Unicode 7.0.0, (combining) Hamza Above, and normalization for comparison
Jefsey
jefsey at jefsey.com
Thu Aug 7 20:07:21 CEST 2014
At 18:09 07/08/2014, John C Klensin wrote:
>Jefsey,
>
>I am not sure I understand what you are talking about but, if I
>do, it is about an almost completely different topic.
John,
as you may remember I am not interested in Unicode per se. I am
interested in the open pragmatic use of the digisphere through
whatever is available and people want to use. This calls for external
(fringe to fringe) innovations not to be constrained by any internal
(end to end) MUST. As far as I undedrstand, the issue being raised
concerns orthotypography in a specific language?

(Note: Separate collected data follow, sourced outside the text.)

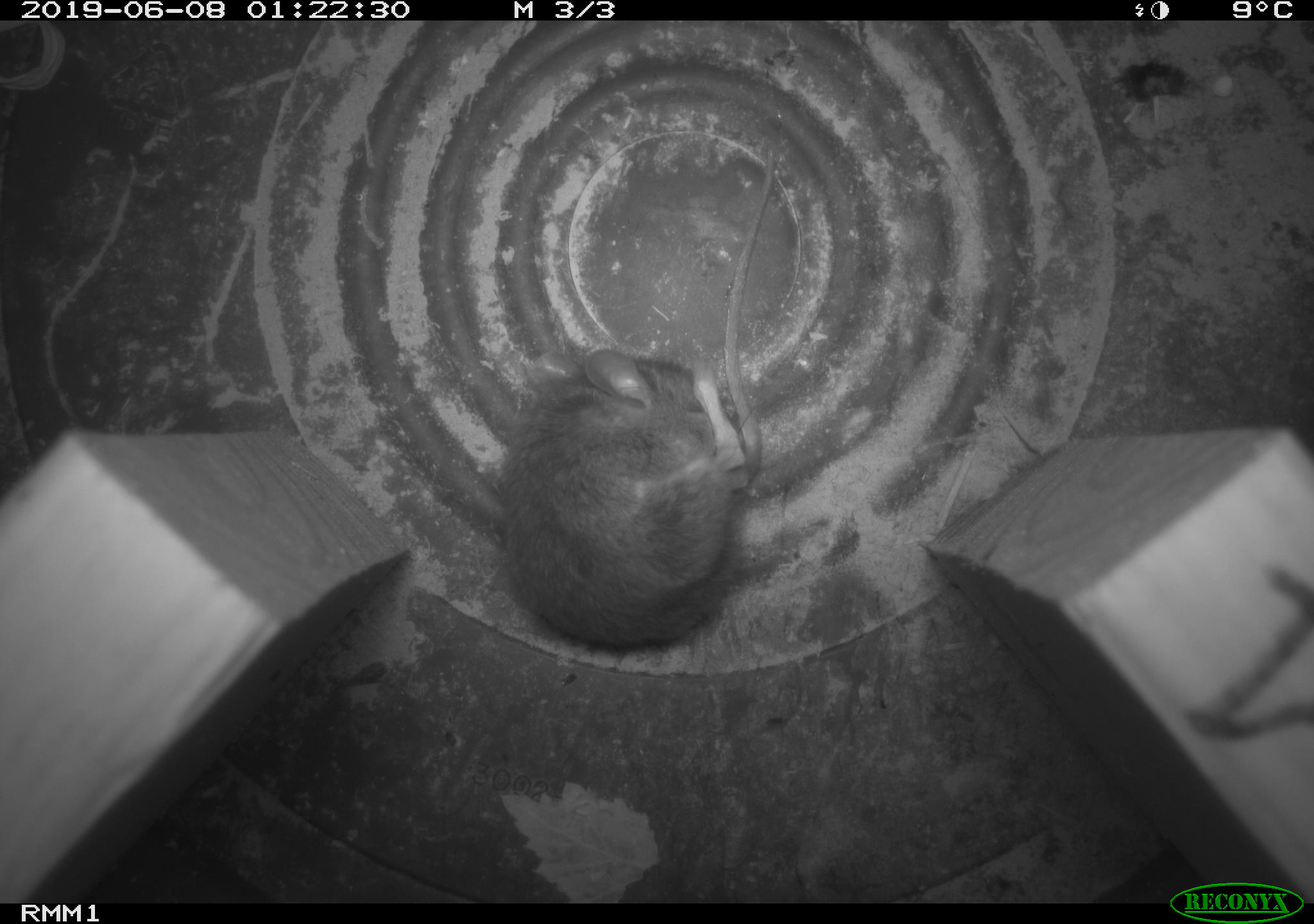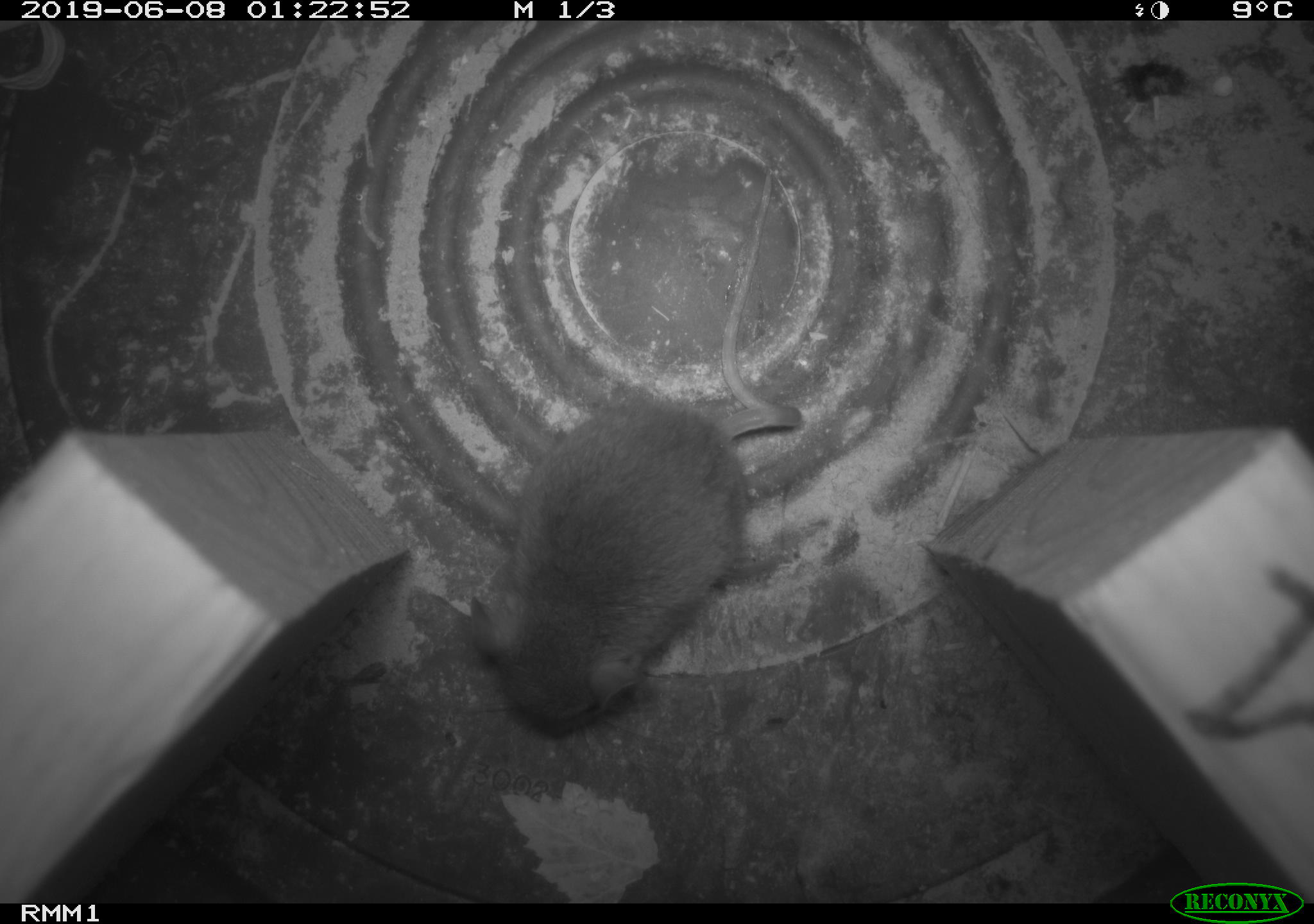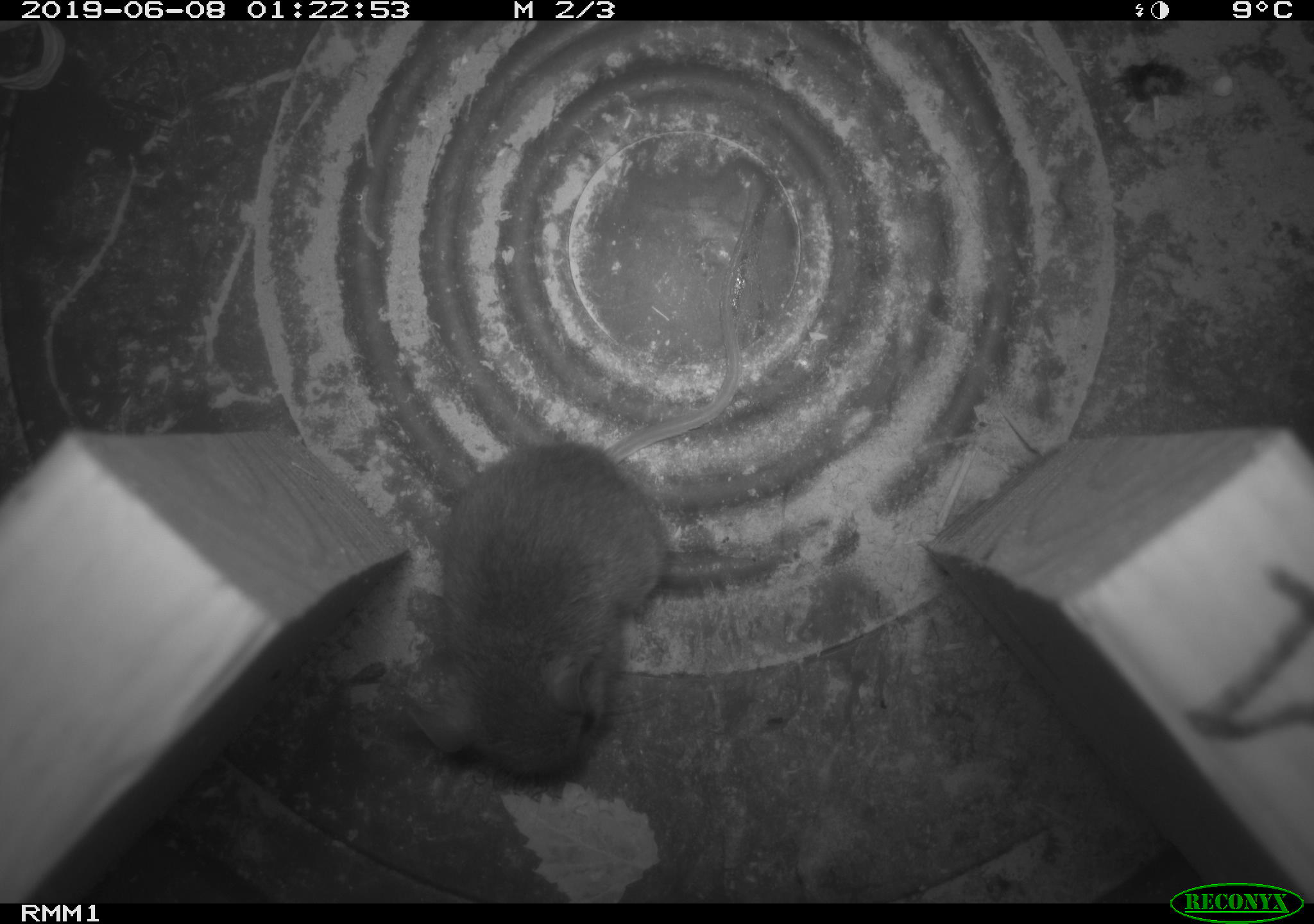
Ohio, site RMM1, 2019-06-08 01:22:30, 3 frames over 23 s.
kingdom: Animalia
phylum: Chordata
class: Mammalia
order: Rodentia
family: Cricetidae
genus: Peromyscus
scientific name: Peromyscus leucopus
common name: white-footed mouse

This has been ruled out of the IDNA2008 scope. Because it was ruled
out the Unicode scope.
Now, what may have to be clarified is what a user calls confusable.

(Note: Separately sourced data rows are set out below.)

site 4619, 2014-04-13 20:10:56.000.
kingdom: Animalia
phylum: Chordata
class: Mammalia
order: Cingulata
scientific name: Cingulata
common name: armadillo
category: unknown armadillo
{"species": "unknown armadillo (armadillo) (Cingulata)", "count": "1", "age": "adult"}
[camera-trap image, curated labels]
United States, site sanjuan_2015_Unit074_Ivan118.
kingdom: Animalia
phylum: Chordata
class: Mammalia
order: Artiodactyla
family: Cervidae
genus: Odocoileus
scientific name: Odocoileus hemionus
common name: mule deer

For users, "confusables" are different codepoint sequences that look
the same (whatever the reason). If the Hamza added sequences are not
creating internet use confusion, we are not concerned. If they are,
we are concerned. However, we MUST not decide for others: we only are
to give them the possibility to decide by themselves.

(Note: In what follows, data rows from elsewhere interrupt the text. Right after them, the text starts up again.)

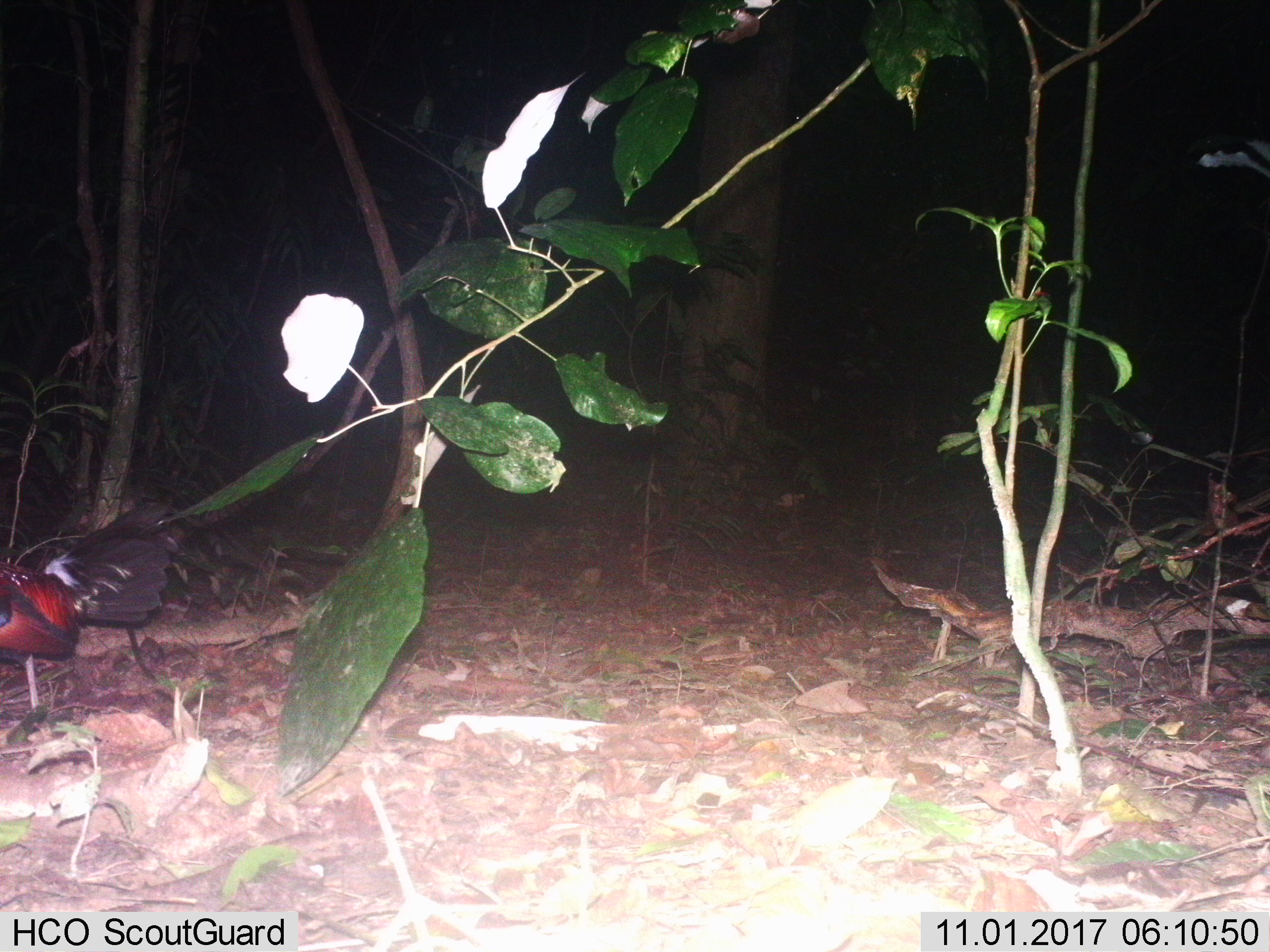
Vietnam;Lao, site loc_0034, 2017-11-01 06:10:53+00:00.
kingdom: Animalia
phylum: Chordata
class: Aves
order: Galliformes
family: Phasianidae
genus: Gallus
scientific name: Gallus gallus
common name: red junglefowl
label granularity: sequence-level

A digital name supports a semantic address through group of visual
signs. Whatever the underlying code, version, etc. For the time being
the IETF has chosen a single underlying typographic code to support
the digital names' signs. That code does not consider orthotypography
(i.e. semantic constraints that are language dependant). So the IETF
has chosed that its end to end protocol are not concerned by
orthotypographic issues. Tomorrow we can chose an additional code to
Unicode: we need the use of these two codes to be transparent to our
own use, independently from any orthotypographic issue. This is the
metric of our choice.
1. TLD Managers must be able to use their own add-ons to support or
not orthotypographic aspects in their zone. How do you know if you
will not create conflicts today with Hamza, or in "equivalent" other cases?
2. If you consider Hamza you must consider French majucules. Or am I wrong?
Best.
jfc
>At 19:37 07/08/2014, John C Klensin wrote:
>p.s. RFC 5895 was never intended to be standards track. Talking
>about "denying" that status to it is misleading at be
Short memories. Anyway, the point is that without Paul's and Pete's
solution I would never have given up the orthotypographic requirement
and IDNA would have been technically and politically blocked. I
consider that RFC 5895 is one of the most fundamental architectural
RFCs of the internet as it illustrates how the internet architecture
survives external diversity, by subsidiarity at the fringe. This is
where French majuscules can be treated (layer six experimentation).